Stated exercise
Write the next part of the passage on investing in real estate and property funds, continuing after its final sentence.

Page
## Start

Depending on the investor's country of residence
and the jurisdiction where he or she chooses to
buy real estate, a whole host of tax and legal
obstacles may come into play. More on this later.
There
is another, more indirect route, and that is to
buy shares in a property fund or trust. Along
with the growth in the alternative investment
and hedge fund sector in the post-dotcom financial
landscape, property funds have become an increasingly
popular vehicle for both individual and institutional
investors.
Research
has shown that US$47 billion (Euros 38.9 billion)
was placed into property funds worldwide in 2003,
representing annual growth of 13% since 2002.

## End

Data extract
## Start

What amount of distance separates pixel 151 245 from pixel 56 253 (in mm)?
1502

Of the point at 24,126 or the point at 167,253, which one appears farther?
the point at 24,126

## End

Task result
Pension funds have been particularly keen to get
in on the act, especially in Europe, where they
accounted for 65% of this new investment, whilst
in North America and Asia pension funds accounted
for 58% and 20% of growth respectively. In fact
Europe has become something of a hot-spot for
property fund investing. During the first half
of 2004, research shows that total investment
volume reached Euros 41.3 billion, a 30% increase
on the same period in 2003, fuelled by improving
economic conditions, low interest rates and higher
investor confidence. Studies show that this trend
is set to continue as the development of more
indirect property investments vehicles opens real
estate to a wider investment audience.
The
Asia Pacific region is to an extent playing catch
up. Real estat assets totalling US$2.4 billion
were bought by foreign investors across the region
last year with South Korea leading the way, accounting
for 26.4% of this, followed by Australia (23.9%),
Tokyo (14.1%) Hong Kong (10%) and Singapore (8.2%).
Another
commonly used indirect investment mechanism is
a real estate investment trust, or Reits as they
are know in the United States and elsewhere. These
are companies that own, and in most cases, operate
income-producing real estate such as apartments,
shopping centres, offices, hotels and warehouses.
They may also engage in the financing of real
estate. Most Reits are publicly traded firms that
are often listed on major stock exchanges.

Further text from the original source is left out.